- Task details -
Output only the span of lines that begins at the line containing "Specifically, is [448,315]" and ends at the last line of the data, both included, exactly as they appear.

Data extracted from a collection
— start —
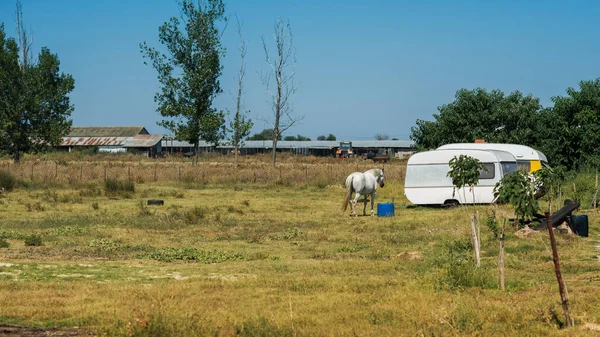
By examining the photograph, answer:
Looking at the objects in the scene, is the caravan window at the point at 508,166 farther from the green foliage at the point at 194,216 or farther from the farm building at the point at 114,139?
the farm building at the point at 114,139

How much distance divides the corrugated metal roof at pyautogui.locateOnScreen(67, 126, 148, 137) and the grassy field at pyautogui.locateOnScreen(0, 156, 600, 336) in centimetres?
9470

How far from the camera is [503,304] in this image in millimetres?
11719

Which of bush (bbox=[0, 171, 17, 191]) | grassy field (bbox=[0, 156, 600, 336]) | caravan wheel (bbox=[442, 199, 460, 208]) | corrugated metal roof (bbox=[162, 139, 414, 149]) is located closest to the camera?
grassy field (bbox=[0, 156, 600, 336])

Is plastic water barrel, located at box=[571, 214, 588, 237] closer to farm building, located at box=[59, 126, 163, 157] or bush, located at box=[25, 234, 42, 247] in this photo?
bush, located at box=[25, 234, 42, 247]

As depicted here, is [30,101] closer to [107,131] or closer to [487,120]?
[487,120]

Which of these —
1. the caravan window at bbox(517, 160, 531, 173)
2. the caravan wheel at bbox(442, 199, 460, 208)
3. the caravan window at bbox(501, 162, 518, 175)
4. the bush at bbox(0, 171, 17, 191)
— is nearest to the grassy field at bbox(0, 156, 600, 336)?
the caravan wheel at bbox(442, 199, 460, 208)

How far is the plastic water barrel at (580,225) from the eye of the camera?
2131 centimetres

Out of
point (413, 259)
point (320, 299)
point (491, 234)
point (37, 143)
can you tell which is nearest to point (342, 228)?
point (491, 234)

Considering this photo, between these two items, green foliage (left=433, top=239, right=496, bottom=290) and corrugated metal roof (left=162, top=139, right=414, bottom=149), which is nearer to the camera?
green foliage (left=433, top=239, right=496, bottom=290)

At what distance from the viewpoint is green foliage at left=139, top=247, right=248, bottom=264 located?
1790cm

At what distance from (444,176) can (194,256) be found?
16847 mm

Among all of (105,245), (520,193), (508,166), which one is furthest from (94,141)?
(520,193)

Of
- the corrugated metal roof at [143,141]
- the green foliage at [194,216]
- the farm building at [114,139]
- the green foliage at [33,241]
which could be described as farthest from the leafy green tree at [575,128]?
the corrugated metal roof at [143,141]

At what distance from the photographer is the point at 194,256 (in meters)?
18.2
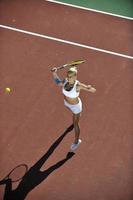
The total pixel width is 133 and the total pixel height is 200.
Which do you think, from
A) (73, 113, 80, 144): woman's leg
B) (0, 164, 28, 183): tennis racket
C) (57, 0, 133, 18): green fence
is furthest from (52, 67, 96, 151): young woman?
(57, 0, 133, 18): green fence

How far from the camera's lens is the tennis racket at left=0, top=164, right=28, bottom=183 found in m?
9.64

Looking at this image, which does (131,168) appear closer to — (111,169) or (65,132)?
(111,169)

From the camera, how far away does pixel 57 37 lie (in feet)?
42.3

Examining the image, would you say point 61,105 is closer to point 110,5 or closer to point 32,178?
point 32,178

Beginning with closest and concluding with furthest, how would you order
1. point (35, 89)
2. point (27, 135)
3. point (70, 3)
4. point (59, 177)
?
point (59, 177)
point (27, 135)
point (35, 89)
point (70, 3)

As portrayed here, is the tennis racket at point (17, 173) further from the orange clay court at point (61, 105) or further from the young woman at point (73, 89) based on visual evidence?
the young woman at point (73, 89)

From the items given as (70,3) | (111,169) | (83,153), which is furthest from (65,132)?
(70,3)

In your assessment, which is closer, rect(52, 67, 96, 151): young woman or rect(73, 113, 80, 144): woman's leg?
rect(52, 67, 96, 151): young woman

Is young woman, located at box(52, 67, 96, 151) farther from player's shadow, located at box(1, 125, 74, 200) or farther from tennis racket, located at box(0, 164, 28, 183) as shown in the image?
tennis racket, located at box(0, 164, 28, 183)

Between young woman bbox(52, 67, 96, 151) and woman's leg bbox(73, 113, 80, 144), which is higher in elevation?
young woman bbox(52, 67, 96, 151)

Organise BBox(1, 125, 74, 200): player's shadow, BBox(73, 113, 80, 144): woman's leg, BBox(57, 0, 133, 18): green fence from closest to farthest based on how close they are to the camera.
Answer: BBox(1, 125, 74, 200): player's shadow → BBox(73, 113, 80, 144): woman's leg → BBox(57, 0, 133, 18): green fence

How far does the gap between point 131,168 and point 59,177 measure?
164 centimetres

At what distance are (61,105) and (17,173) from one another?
2261 mm

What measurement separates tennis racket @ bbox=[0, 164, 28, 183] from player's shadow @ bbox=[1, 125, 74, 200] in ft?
0.23
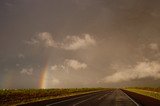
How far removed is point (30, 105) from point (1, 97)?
58.7 ft

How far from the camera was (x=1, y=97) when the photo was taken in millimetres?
38188

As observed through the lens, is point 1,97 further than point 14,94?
No

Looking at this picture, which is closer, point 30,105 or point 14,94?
point 30,105

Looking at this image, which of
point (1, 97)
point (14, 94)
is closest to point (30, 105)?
point (1, 97)

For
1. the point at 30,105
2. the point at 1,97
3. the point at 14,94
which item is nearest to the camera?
the point at 30,105

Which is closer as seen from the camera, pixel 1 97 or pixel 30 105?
pixel 30 105

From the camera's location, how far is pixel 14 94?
4425 cm

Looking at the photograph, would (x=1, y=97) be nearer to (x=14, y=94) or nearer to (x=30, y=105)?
(x=14, y=94)

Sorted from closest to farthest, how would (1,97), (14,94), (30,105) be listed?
(30,105), (1,97), (14,94)

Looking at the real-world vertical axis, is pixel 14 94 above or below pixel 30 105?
above

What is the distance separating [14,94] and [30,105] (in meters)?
23.5

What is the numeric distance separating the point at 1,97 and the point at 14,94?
6.10 metres

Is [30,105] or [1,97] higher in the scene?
[1,97]
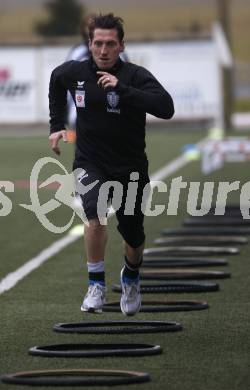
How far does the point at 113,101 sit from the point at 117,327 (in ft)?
4.40

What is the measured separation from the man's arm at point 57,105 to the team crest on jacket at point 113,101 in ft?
1.18

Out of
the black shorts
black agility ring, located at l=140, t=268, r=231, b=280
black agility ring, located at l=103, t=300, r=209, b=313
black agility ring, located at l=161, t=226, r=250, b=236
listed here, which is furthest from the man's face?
black agility ring, located at l=161, t=226, r=250, b=236

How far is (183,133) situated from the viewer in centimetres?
3161

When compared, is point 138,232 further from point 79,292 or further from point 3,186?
point 3,186

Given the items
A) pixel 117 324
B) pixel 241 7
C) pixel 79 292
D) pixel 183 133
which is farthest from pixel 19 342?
pixel 241 7

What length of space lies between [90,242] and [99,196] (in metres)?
0.30

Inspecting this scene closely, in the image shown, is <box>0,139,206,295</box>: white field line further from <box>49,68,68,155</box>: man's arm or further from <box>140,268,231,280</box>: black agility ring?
<box>49,68,68,155</box>: man's arm

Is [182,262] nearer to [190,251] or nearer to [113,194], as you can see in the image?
[190,251]

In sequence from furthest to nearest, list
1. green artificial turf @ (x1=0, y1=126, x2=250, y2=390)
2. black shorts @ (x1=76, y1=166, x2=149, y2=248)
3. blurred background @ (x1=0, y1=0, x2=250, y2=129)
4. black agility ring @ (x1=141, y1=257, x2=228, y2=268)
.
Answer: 1. blurred background @ (x1=0, y1=0, x2=250, y2=129)
2. black agility ring @ (x1=141, y1=257, x2=228, y2=268)
3. black shorts @ (x1=76, y1=166, x2=149, y2=248)
4. green artificial turf @ (x1=0, y1=126, x2=250, y2=390)

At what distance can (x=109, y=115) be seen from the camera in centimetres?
858

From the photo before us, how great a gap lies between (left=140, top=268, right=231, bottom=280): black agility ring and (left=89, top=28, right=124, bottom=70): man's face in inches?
103

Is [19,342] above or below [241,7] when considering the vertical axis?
above

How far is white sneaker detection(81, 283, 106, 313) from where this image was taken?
28.3ft

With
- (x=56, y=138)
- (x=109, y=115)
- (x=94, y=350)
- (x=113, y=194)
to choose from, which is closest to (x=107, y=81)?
(x=109, y=115)
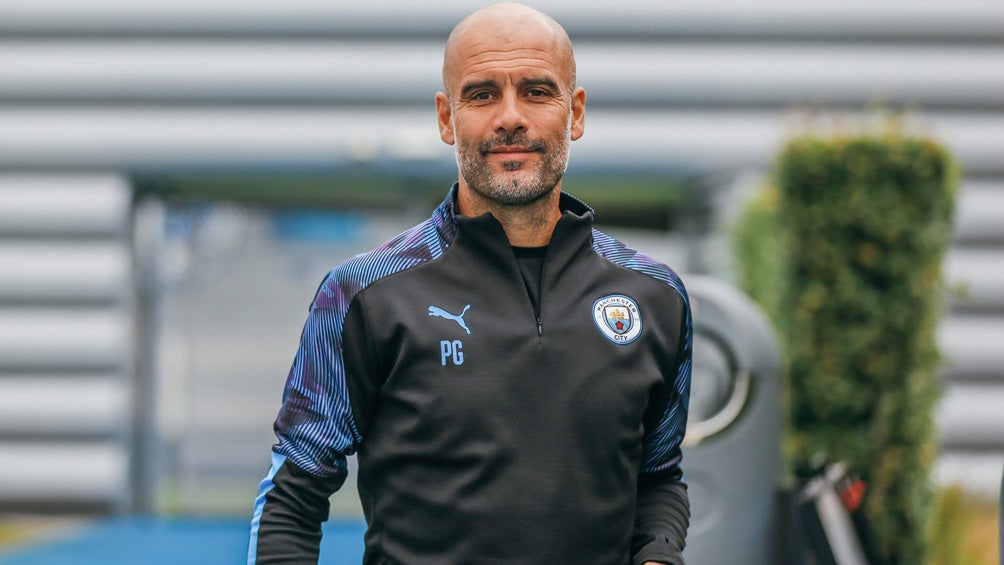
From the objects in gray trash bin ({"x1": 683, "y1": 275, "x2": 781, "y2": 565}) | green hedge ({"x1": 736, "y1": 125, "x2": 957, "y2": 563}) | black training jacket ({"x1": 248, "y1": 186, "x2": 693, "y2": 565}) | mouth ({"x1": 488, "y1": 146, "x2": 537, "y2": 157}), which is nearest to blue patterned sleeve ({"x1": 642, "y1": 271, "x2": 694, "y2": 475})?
black training jacket ({"x1": 248, "y1": 186, "x2": 693, "y2": 565})

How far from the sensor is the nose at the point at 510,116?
2045 millimetres

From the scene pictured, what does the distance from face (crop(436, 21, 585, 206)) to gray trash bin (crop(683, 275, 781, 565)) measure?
1829 mm

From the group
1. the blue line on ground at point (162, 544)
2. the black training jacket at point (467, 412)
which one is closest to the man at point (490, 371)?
the black training jacket at point (467, 412)

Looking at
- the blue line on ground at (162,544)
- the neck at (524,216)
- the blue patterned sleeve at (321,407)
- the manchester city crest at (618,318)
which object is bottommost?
the blue line on ground at (162,544)

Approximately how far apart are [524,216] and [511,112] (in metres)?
0.20

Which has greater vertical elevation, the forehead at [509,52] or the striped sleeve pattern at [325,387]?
the forehead at [509,52]

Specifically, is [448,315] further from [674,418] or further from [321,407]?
[674,418]

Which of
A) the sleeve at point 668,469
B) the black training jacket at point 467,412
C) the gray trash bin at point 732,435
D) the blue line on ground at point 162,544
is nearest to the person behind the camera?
the black training jacket at point 467,412

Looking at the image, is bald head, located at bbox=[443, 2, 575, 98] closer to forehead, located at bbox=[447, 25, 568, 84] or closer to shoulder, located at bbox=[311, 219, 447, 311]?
forehead, located at bbox=[447, 25, 568, 84]

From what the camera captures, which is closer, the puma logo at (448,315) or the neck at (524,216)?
the puma logo at (448,315)

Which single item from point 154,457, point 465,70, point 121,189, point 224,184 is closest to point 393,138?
point 224,184

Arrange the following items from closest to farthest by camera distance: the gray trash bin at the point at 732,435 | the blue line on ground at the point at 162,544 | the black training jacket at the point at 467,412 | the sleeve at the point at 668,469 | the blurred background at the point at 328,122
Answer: the black training jacket at the point at 467,412, the sleeve at the point at 668,469, the gray trash bin at the point at 732,435, the blue line on ground at the point at 162,544, the blurred background at the point at 328,122

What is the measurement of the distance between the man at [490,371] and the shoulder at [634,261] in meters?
0.04

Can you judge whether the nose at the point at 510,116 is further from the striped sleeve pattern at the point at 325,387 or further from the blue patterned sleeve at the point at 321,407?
the blue patterned sleeve at the point at 321,407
— end —
- Written solution -
Specifically, is [448,315] further from [674,418] or further from [321,407]?
[674,418]

Which of
A) the sleeve at point 668,469
B) the black training jacket at point 467,412
C) the gray trash bin at point 732,435
D) the blue line on ground at point 162,544
is nearest to the person behind the camera?
the black training jacket at point 467,412

Looking at the image, is bald head, located at bbox=[443, 2, 575, 98] closer to forehead, located at bbox=[447, 25, 568, 84] or closer to shoulder, located at bbox=[311, 219, 447, 311]?
forehead, located at bbox=[447, 25, 568, 84]

From what the camera captures, which is closer, the puma logo at (448,315) or the neck at (524,216)?
the puma logo at (448,315)

Which single item from point 154,457, point 465,70, point 121,189, point 224,184 is closest to point 393,138?
point 224,184

Arrange the following items from closest to farthest by camera distance: the gray trash bin at the point at 732,435 | the blue line on ground at the point at 162,544 | the black training jacket at the point at 467,412 | the sleeve at the point at 668,469 | the blurred background at the point at 328,122
Answer: the black training jacket at the point at 467,412, the sleeve at the point at 668,469, the gray trash bin at the point at 732,435, the blue line on ground at the point at 162,544, the blurred background at the point at 328,122

What is the measurement of the distance between the man at [490,371] and the shoulder at [634,261] in meters?
0.04

Can you judge whether the nose at the point at 510,116 is further from the striped sleeve pattern at the point at 325,387 or further from the blue patterned sleeve at the point at 321,407?
the blue patterned sleeve at the point at 321,407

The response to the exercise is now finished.